Raw records:
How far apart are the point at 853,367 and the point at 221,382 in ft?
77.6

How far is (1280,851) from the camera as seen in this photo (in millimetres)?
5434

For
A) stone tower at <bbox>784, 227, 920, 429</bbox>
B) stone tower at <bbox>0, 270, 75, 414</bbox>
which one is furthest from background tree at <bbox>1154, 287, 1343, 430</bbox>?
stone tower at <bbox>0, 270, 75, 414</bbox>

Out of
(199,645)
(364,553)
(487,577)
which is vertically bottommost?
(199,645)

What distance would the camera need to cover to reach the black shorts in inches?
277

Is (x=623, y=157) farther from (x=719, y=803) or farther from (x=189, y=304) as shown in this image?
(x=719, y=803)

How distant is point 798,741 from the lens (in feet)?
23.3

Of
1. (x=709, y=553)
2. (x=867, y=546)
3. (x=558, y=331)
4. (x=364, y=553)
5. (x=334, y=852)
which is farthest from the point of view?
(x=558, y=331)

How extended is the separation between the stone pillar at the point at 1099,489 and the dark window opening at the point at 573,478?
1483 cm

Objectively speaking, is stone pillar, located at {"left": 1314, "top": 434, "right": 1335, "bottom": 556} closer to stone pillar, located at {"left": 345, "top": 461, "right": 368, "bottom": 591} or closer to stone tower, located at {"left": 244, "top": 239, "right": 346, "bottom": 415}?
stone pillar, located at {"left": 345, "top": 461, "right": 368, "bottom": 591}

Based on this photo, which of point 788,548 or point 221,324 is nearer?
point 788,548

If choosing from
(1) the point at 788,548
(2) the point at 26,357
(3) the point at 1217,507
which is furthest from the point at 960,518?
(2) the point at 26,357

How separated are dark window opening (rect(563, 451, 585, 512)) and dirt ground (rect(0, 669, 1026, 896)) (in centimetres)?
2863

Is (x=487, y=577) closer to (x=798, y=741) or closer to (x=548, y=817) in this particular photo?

Short problem:
Copy all data exactly, start to finish.

Answer for this exercise:
How far apart are the point at 853,367 and the point at 221,382 in ft?
77.6

How far is (1280,851) from the camera as seen in this photo (in millimetres)?
5434

For
A) stone tower at <bbox>784, 227, 920, 429</bbox>
B) stone tower at <bbox>0, 270, 75, 414</bbox>
which one is furthest from background tree at <bbox>1154, 287, 1343, 430</bbox>?
stone tower at <bbox>0, 270, 75, 414</bbox>

Out of
(199,645)
(364,553)
(487,577)
which is vertically bottommost?
(199,645)

What distance would the camera need to cover to reach the black shorts in inches?
277

Is (x=623, y=157) farther from (x=719, y=803) or farther from (x=189, y=304) as shown in this image?
(x=719, y=803)

How distant is point 798,741 from the lens (in feet)?
23.3

Of
1. (x=709, y=553)
2. (x=867, y=546)
3. (x=558, y=331)
4. (x=364, y=553)
5. (x=334, y=852)
which is farthest from the point of view?
(x=558, y=331)

How extended is the separation between the stone pillar at the point at 1099,489 and the dark window opening at the point at 573,478?
1483 cm

Objectively speaking, is stone pillar, located at {"left": 1314, "top": 434, "right": 1335, "bottom": 556} closer to stone pillar, located at {"left": 345, "top": 461, "right": 368, "bottom": 591} or closer to stone tower, located at {"left": 244, "top": 239, "right": 346, "bottom": 415}?
stone pillar, located at {"left": 345, "top": 461, "right": 368, "bottom": 591}

Based on this photo, which of point 788,548 or point 221,324 is nearer?
point 788,548

If choosing from
(1) the point at 788,548
(2) the point at 26,357
(3) the point at 1217,507
which is furthest from the point at 960,518?
(2) the point at 26,357

How separated are dark window opening (rect(563, 451, 585, 512)) and dirt ground (rect(0, 669, 1026, 896)) (in centimetres)?
2863

Is (x=487, y=577) closer to (x=798, y=741) or closer to (x=548, y=817) in this particular photo?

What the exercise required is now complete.